#### [Passage to read]
****************************************

Wednesday, August 27, 2008

Summer Streets

Summer Streets, New York’s seven-mile road closure (or “opening”) on three consecutive Saturdays from 7:00 a.m. to 1:00 p.m., is over. The City DOT will presumably now compile and analyze all sorts of the data to ascertain the program’s success. The biggest question to answer, and the one that has been most publicized, is this: were businesses hurt, as some had predicted, or did they experience no change or actually benefit? Other questions come to mind as well: did Summer Streets function as planned? What opportunities presented themselves that had not been considered beforehand? What problems? Did potential partnerships present themselves? What potential revenue generators are there? And what potential cost-cutting measures?

My wife and I missed the first two weekends of Summer Streets, but we made it out this past Saturday, the last day, starting at the Brooklyn Bridge and heading north. Unfortunately, our time was limited, so we only got as far as 32nd Street or so. But what we did see was very thought-provoking. It was a novel experience for New Yorkers (and tourists), many of whom looked almost like characters at the end of a weather disaster film, when people emerge from their homes, a little disoriented, to watch the storm retreat into the distance. Their faces convey deep relief and a renewed sense of hope, but also weariness, and a little confusion as to what to do next.

Sight, Hearing, and Smell
I hadn’t expected the sensory experience of Summer Streets – it was powerful. I noticed different sensory inputs in succession. First, I was giddy at the sight of a major road taken over by people walking, running, and riding. Then, after several blocks, I noticed how wonderfully, peacefully quiet it was – the loudest noises came from the air conditioning systems of the buildings aligning the route. But the most pervasive sounds were those of footfalls, the various workings of bicycles, and people talking.

Then, much later, it hit me that the air was…well, clean; as a regular New York City bicycle commuter, I’d become used to the near-constant exhaust of cars, buses, and trucks along my route between home and my office. So it was a pleasant surprise to be able to breathe deeply and easily.

The Value of Ambiguity and the Problems of Uninsurable Guarantees
I would personally have liked to see more ambiguity and more mixing of uses. The reason for this is that I think that trying to limit ambiguity actually creates more confusion: no one can follow the rules perfectly 100% of the time, and, of those who are following the rules at any given time, many cannot or will not account for the errors on their part or on the part of others. I think this can end up making for more unsafe conditions. In an obviously ambiguous environment people know instinctively what to do: slow down and pay attention.

(Again, I would push ambiguity only in a limited number of specific situations. Also, the degree of desired ambiguity depends on the overall goals.)

To explain my point I’ll take, for comparison, an environment in which the dominance of a user group is absolutely clear and perfectly manageable: a motor-vehicle tunnel. In this setting people – motorists, in this case – are guaranteed not to encounter other people, say, walking in a lane (I’m sure there are some exceptions to this, but they are aberrant and rare). But in an environment where there isn’t absolute control and clarity as to which user group or activity dominates, providing someone with a guarantee of her complete, unquestioned dominance of a space is tricky. If that guarantee cannot be backed up it provides only an illusion of safety, sometimes leading that person to be less observant and more prone to error.

****************************************

#### [Supplied information]
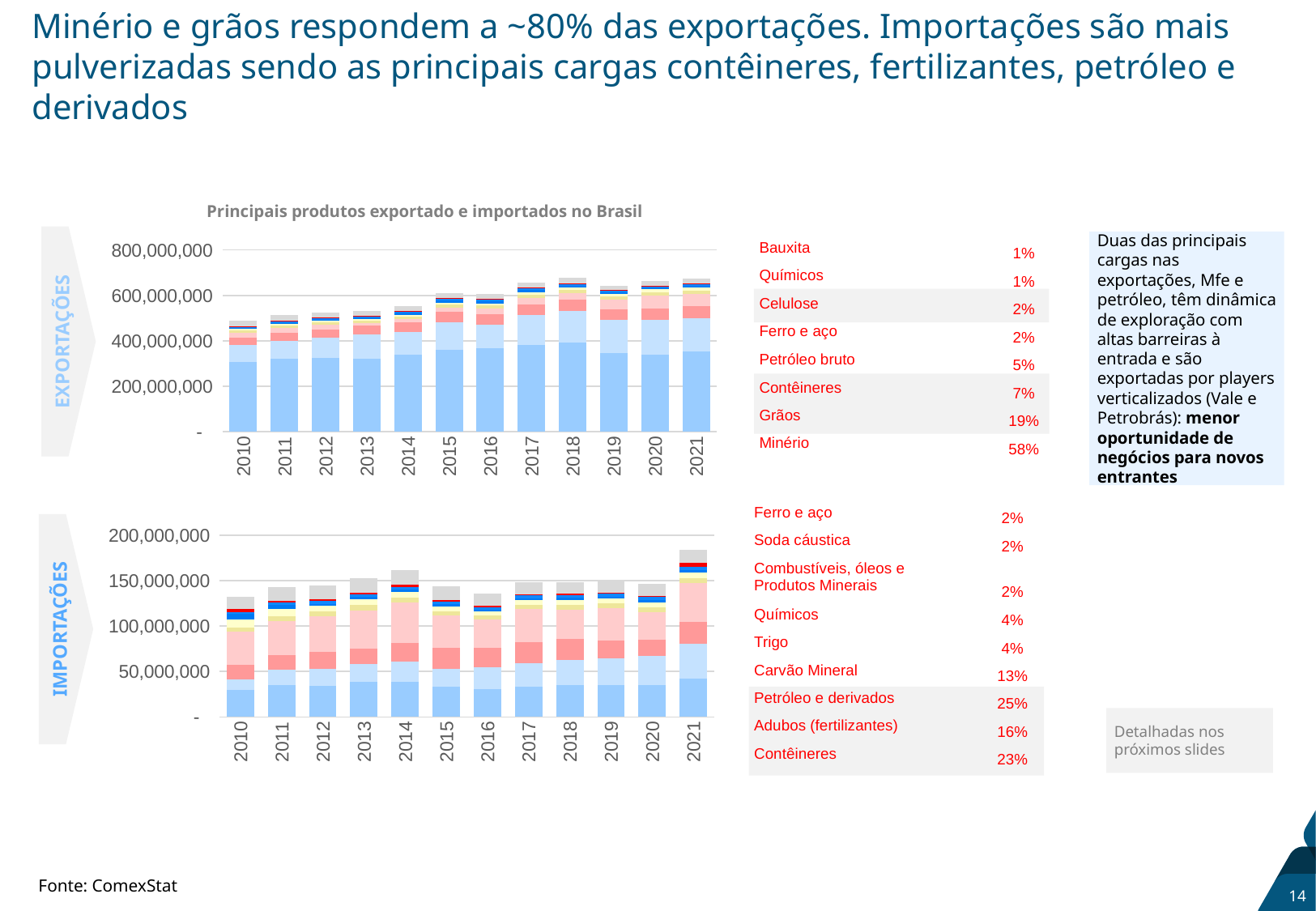
In the Exportações chart, is the total for 2018 greater or less than 600,000,000? greater In the Exportações chart, is the total for 2010 greater or less than 600,000,000? less In the Importações chart, is the total for 2016 greater or less than 150,000,000? less In the Importações chart, is the total for 2021 larger or smaller than the total for 2020? larger What is the title shown above the two charts? Principais produtos exportado e importados no Brasil What kind of chart is the Exportações chart at the top of the slide? stacked bar chart How many years are shown on the x axis of the Importações chart? 12 In the Importações chart, which year has the highest total bar? 2021 In the Exportações chart, do the total bars generally rise or fall from 2010 to 2021? rise What is the highest value shown on the y axis of the Importações chart? 200,000,000 In the Exportações chart, which year has the lowest total bar? 2010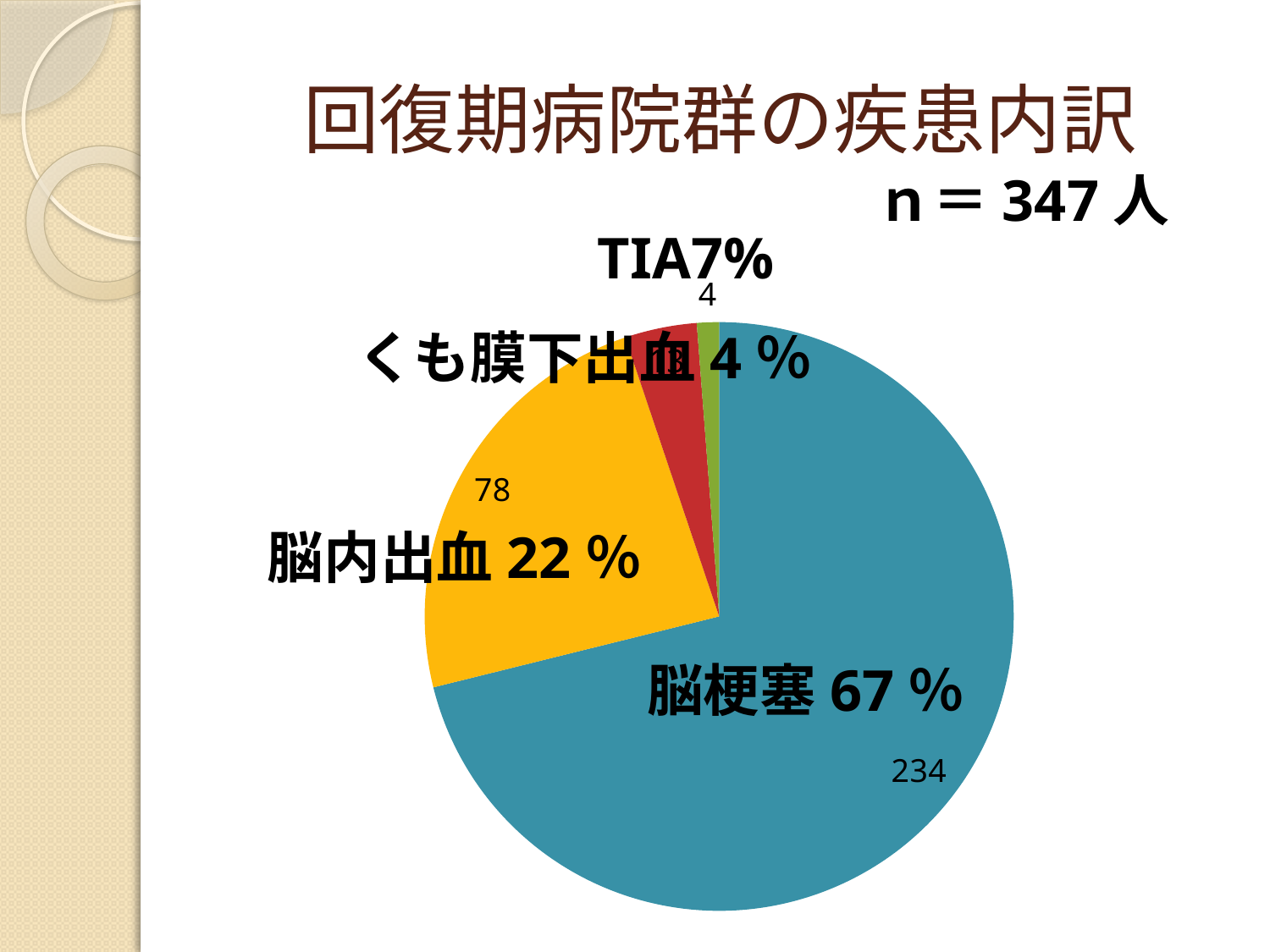
How many slices does the pie chart have? 4 Which category has the largest slice of the pie? 脳梗塞 What data label (number of people) is shown on the 脳梗塞 slice? 234 What percentage is shown for 脳内出血? 22% What percentage is shown for くも膜下出血? 4% What percentage is shown for 脳梗塞? 67% What data label (number of people) is shown on the 脳内出血 slice? 78 What kind of chart is shown on the slide? pie chart What is the difference between the number of people for 脳梗塞 and 脳内出血? 156 What is the total number of people (n) stated on the slide? 347 人 What is the title of the chart on the slide? 回復期病院群の疾患内訳 What percentage is shown for TIA? 7%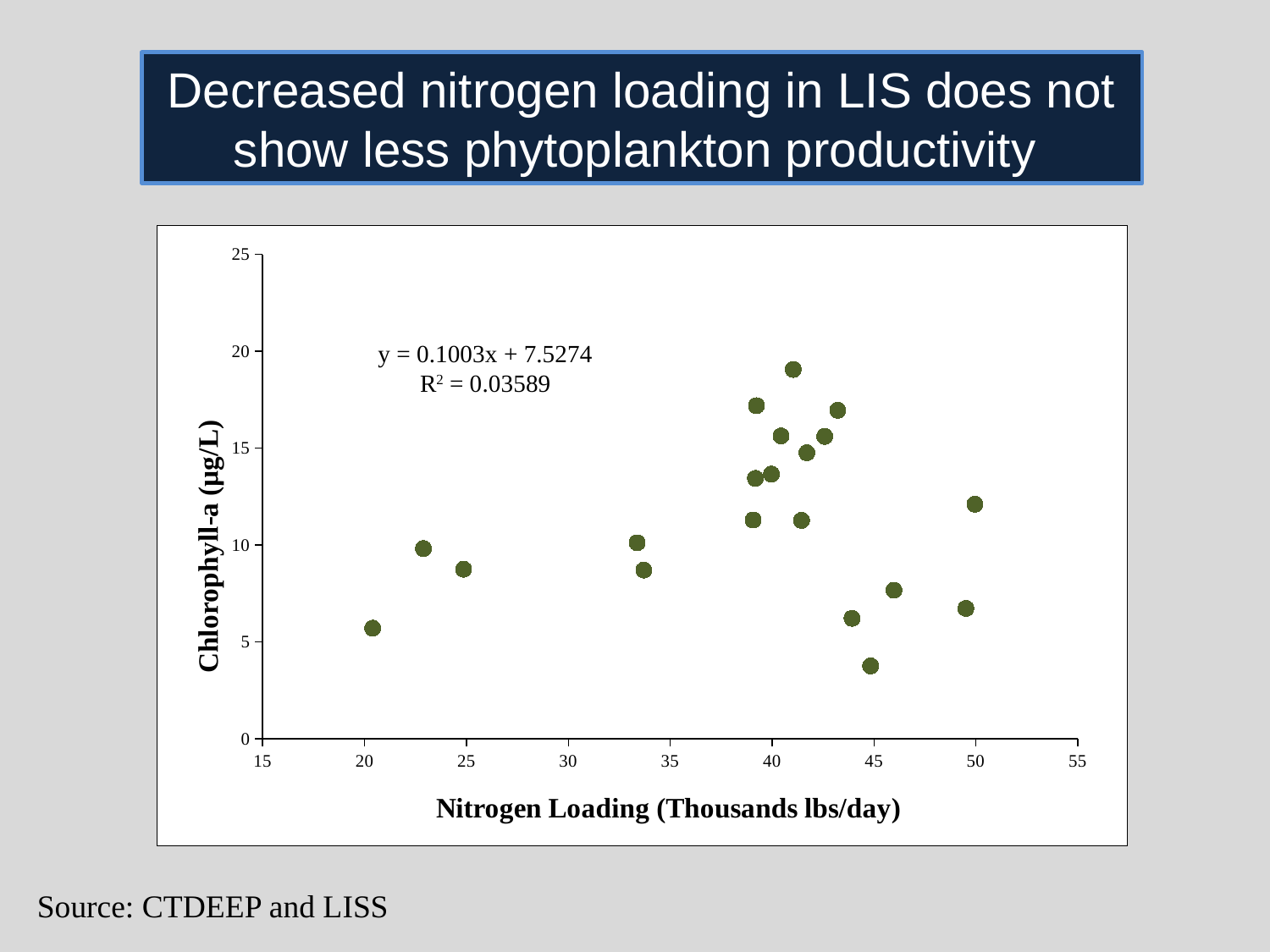
Is the lowest chlorophyll-a value plotted greater or less than 5 µg/L? less What is the highest tick value shown on the y axis? 25 What is the trend-line equation printed on the chart? y = 0.1003x + 7.5274 What kind of chart is shown on the slide? Scatter plot Is the chlorophyll-a value of the point with the lowest nitrogen loading (around 20 thousand lbs/day) greater or less than 10 µg/L? less What is the label of the x axis? Nitrogen Loading (Thousands lbs/day) What R² value is printed on the chart? 0.03589 Is the highest chlorophyll-a value plotted greater or less than 15 µg/L? greater According to the fitted trend line, does chlorophyll-a rise or fall as nitrogen loading increases? Rises (slightly) What is the title of the slide's chart? Decreased nitrogen loading in LIS does not show less phytoplankton productivity How many data points are plotted on the chart? 20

****************************************

#### [Task details]
Pick up the Summer Streets post right after its last sentence and keep writing it. The data above is separate from the Summer Streets post.

#### [Answer area]
I’m not sure how to add more ambiguity to the mix in the Summer Streets program, and I know that there must be hundreds of considerations of which I’m unaware. One such consideration maybe the setup and breakdown of stages and other event infrastructure: imagine if one were to propose setting up the mini-events – the classes, &c. – closer to or even partially jutting into the main Summer Streets drag. The small window of time the organizers are allowed to set up and break down would not allow this – hence the locations on side streets, which are easier to block for a longer period of time.

A Series of Events? Or a Thoroughfare?
Another possible result of the illusion of safety appears to be anger: when people’s dominance is suddenly put into doubt, they get pretty pissed off. Case in point: when we saw a tennis class for little kids on a side street, my wife and I slowed down gradually to watch. We were blocking about half a lane, and the road wasn’t crowded at that point. After about half a minute, someone tore by and yelled, “Not a good place to stop!” I replied, “Yeah, relax, buddy”; I wish I’d remembered my standby for people who seem to think they’re racing in the Tour de France – “We love you, Lance!” My wife and I had thought that a big part of Summer Streets was the ability to wander, stop once in a while, observe, participate, &c. Clearly, “Lance” didn’t agree with that notion.

The tennis workshop was an example of intermittent punctuations along the thoroughfare by small concerts, classes, and demonstrations of various activities and sports. I was struck by how stark – through the use of signage, cones, physical separation, and marshals – was the distinction between riding and running on one hand, and, on the other, the events.

I’d be very interested to see the data on any user conflicts, whether or not they resulted in accidents. I’d be even more interested in seeing how those data were gathered and interpreted. Sometimes the most valuable information can be anecdotal – for instance, if someone observed the “tennis for tots” area for an hour or so, taking notes and video, she could greatly inform how such areas are planned in the future.

Chute Alors!
A “chute” mentality seemed to take hold of most riders. Instead of watching out for people crossing and ceding way to them, the majority of riders rode through, encouraged by cones and the closures of (most) cross streets to cars to think that they had the supreme right of way, and that they didn’t have to look out for anyone else. It was very easy to behave in this way; it wasn’t until after we turned around that my wife and I realized that there were people at every intersection waiting to cross.

“Nature Abhors a Vacuum”: Summer Streets for Recreation, or More?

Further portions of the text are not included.